● **WORK TASK**
Without the pictures, give the records again exactly as they appear.

● **INPUT MATERIAL**
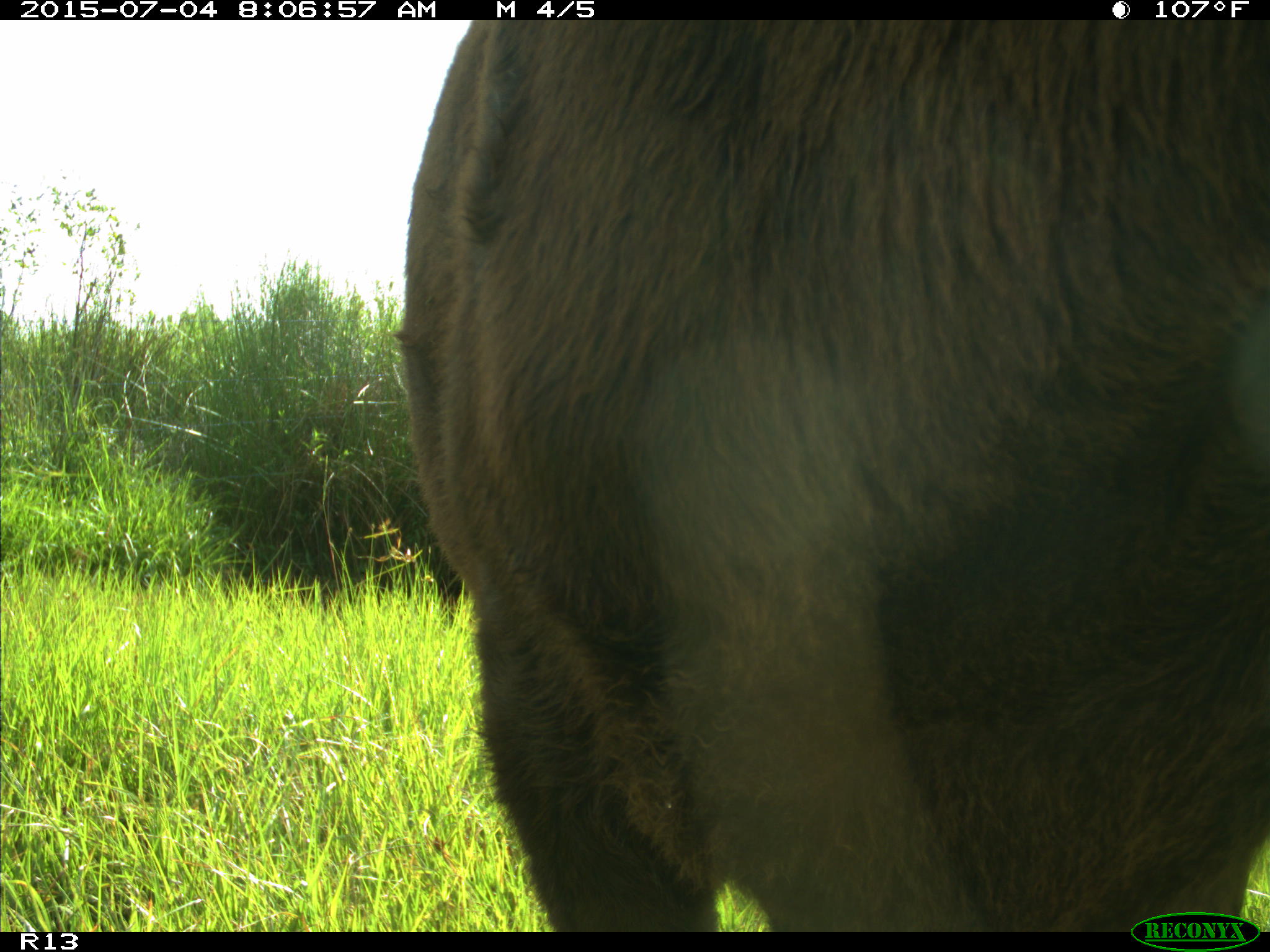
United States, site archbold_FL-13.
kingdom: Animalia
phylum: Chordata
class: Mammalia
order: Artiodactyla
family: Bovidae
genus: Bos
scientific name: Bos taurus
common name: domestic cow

● **ANSWER SECTION**
United States, site archbold_FL-13.
kingdom: Animalia
phylum: Chordata
class: Mammalia
order: Artiodactyla
family: Bovidae
genus: Bos
scientific name: Bos taurus
common name: domestic cow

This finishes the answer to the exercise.